Review by Elizabeth C. Bunce
We’re fans of classic film here at borg (remember when we stumbled into the oldest movie theater in the world?) and the history of motion pictures (like George Méliès’ A Trip to the Moon, his lost film, and several vintage films). Now one of our favorite authors celebrates the heyday of these early movies with Daring Darleen: Queen of the Screen. Anne Nesbet’s new historical fiction adventure for young readers, Daring Darleen follows the exploits of twelve-year-old Darleen Darling, star of the cliffhanger serials, “The Dangers of Darleen.”
It’s 1914 in Fort Lee, New Jersey, and Darleen Darling spends her days dangling from ropes, jumping off trains, and foiling the villainous Salamanders crime syndicate, while her dedicated filmmaking family captures it all with their state-of-the-art motion picture cameras. Her inventive aunt proposes a publicity stunt to promote her new serial adventures: Darleen will be kidnapped, and the cameras will be on hand to capture all the (manufactured) drama.
…Except it all goes awry, when Darleen accidentally falls in with the wrong kidnappers–not the extras hired by her family, but actual villains really kidnapping an innocent girl who is decidedly not acting, Victorine Berryman, heiress to the Berryman fortune. Thanks to Darleen’s timely intervention, everyone’s plans are wildly derailed, in the spirit of the best period melodrama.
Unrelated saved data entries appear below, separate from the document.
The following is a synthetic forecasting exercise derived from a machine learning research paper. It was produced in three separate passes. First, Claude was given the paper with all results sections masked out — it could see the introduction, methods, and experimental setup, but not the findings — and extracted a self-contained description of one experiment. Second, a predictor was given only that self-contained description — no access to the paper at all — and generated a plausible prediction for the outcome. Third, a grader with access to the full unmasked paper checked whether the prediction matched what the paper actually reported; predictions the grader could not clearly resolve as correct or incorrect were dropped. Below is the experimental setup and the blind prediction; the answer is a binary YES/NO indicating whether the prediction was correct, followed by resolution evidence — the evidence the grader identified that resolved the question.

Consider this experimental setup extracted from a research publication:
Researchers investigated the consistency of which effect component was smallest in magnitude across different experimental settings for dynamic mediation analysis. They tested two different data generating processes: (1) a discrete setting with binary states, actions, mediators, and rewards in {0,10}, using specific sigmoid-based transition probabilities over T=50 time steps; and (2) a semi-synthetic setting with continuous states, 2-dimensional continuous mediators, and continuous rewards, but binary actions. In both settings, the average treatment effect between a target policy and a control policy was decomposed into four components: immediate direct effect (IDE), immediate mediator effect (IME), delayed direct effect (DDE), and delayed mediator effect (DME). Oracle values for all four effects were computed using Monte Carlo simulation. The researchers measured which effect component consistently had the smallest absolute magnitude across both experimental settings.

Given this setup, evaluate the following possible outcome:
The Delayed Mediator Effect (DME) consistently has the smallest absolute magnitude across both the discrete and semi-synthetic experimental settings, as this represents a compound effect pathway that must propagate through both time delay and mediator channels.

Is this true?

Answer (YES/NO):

Expect lots of Death-Defying Feats! Mistaken Identities! Long-Lost Relations! And Mysterious Wills as Darleen and Victorine’s adventure rolls along. Nesbet, a film historian by day, delights in bringing this world to life for young readers, sharing the thrill of the technology and art of the new filmmaking process. Full of rich and surprising details of life in the movie industry, including fascinating glimpses at everything from set design to special effects, Daring Darleen evokes a bygone era of artistry and acting, making it relevant to readers more than a century later.
Darleen and Victorine are an unexpected and endearing pair of heroines whose strengths embolden and encourage each other, while Nesbet’s prose is sprightly, funny, and reassuring, bringing real heart to the most unreal and delightfully improbable of misadventures. An afterword offers further resources about the real figures and technology depicted in the novel.